After this there came the dull monotony of suffering—the life of routine, that death-in-life from which all possibility of action is gone, all power of choice, all changes and chances of the outer world cut off for ever—a life in which a man feels that he has suddenly dropped back into infancy, and is as helpless as a child upon his mother's knee. The child has all the unexplored future before him, the infinitive potentialities of life. The man turns his sad eyes backward and reviews the past. All the things he has done and the things he has left undone pass in a shadowy procession before his mind's eye. He sees how much wiser he might have been. The faults and follies of those departed years are unrolled before him as on a magic scroll. His maturer judgment, his colder blood, condemn the sins of his passionate youth.

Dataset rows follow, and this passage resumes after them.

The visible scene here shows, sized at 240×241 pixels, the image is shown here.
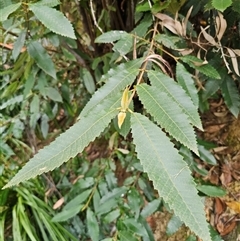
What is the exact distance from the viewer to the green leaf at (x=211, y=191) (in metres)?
0.92

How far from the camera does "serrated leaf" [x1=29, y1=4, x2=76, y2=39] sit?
640mm

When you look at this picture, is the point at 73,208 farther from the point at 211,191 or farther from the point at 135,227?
the point at 211,191

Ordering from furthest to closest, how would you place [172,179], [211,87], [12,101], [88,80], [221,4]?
[12,101] → [88,80] → [211,87] → [221,4] → [172,179]

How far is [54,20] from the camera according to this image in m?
0.65

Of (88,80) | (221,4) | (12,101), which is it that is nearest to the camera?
(221,4)

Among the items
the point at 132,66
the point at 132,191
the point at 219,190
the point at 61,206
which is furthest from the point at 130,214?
the point at 132,66

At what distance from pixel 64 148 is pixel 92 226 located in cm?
60

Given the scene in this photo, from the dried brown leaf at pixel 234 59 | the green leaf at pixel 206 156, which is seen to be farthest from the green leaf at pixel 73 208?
the dried brown leaf at pixel 234 59

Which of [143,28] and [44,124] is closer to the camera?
[143,28]

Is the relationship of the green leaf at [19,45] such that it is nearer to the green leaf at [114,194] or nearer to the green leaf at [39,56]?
the green leaf at [39,56]

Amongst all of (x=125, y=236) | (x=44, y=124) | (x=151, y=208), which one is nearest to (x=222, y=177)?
(x=151, y=208)

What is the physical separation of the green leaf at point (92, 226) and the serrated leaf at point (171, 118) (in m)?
0.61

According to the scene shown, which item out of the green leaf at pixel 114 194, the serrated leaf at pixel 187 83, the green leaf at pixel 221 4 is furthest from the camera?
the green leaf at pixel 114 194

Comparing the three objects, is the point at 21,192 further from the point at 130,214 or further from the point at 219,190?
the point at 219,190
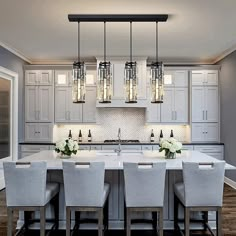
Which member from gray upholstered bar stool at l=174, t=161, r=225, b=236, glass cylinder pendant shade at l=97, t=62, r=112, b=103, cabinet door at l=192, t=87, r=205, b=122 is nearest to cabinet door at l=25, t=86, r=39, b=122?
glass cylinder pendant shade at l=97, t=62, r=112, b=103

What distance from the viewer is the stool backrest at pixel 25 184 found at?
3.13 m

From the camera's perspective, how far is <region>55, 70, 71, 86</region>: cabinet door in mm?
7012

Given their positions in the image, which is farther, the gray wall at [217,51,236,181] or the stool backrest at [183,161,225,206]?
the gray wall at [217,51,236,181]

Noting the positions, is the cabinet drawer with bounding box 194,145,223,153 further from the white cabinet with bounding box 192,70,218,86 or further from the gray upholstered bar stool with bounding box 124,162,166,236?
the gray upholstered bar stool with bounding box 124,162,166,236

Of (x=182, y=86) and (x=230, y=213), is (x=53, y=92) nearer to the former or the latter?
(x=182, y=86)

Dora was her husband's companion through many an hour of gloom and depression. There were times when he would talk to her with a kind of feverish animation—talk of the books he had read, or of the men he had known—recall the memories of his youth—his boyhood even.

"I can only live in the past," he said, "and in your love. You are my present and my future, Dora. Were it not for you and your love I should have anticipated annihilation. The grave could hardly reduce me to more complete nothingness than this death-in-life here."

He looked round the room with an impatient sigh. And then, touched by the pathetic look in his wife's face, he added,

"Were it not for you, Dora. I have infinite riches while I possess your love. If I were to lose that now——"

"You know that you can never lose it. My love is a part of my life."

"Yes, but there might come a crushing blow that would kill it. Or if I were to sink into feebleness and imbecility—if the mind were to decay like the body——"

"The only difference would be to make me love you more fondly, knowing that you stood in greater need of my love," answered his wife quietly.

"Yes, I believe you are noble enough for the extremity of self-sacrifice," he said, gazing at her with a searching look, a look of the deepest love and keenest pain, a look that told of anguish surpassing the common woes of humanity. "Yes, I believe it is within the compass of a woman's nature to love a human wreck like me, or even to love a creature stained with blackest sin. There is no limit to the sublimity of a woman's love."

His wife was kneeling by his couch, her head leaning against his pillow. There were times when she could find no words of comfort, when she could only comfort him with the light touch of her lips upon his brow, her sympathy, her presence, her hand laid gently upon his.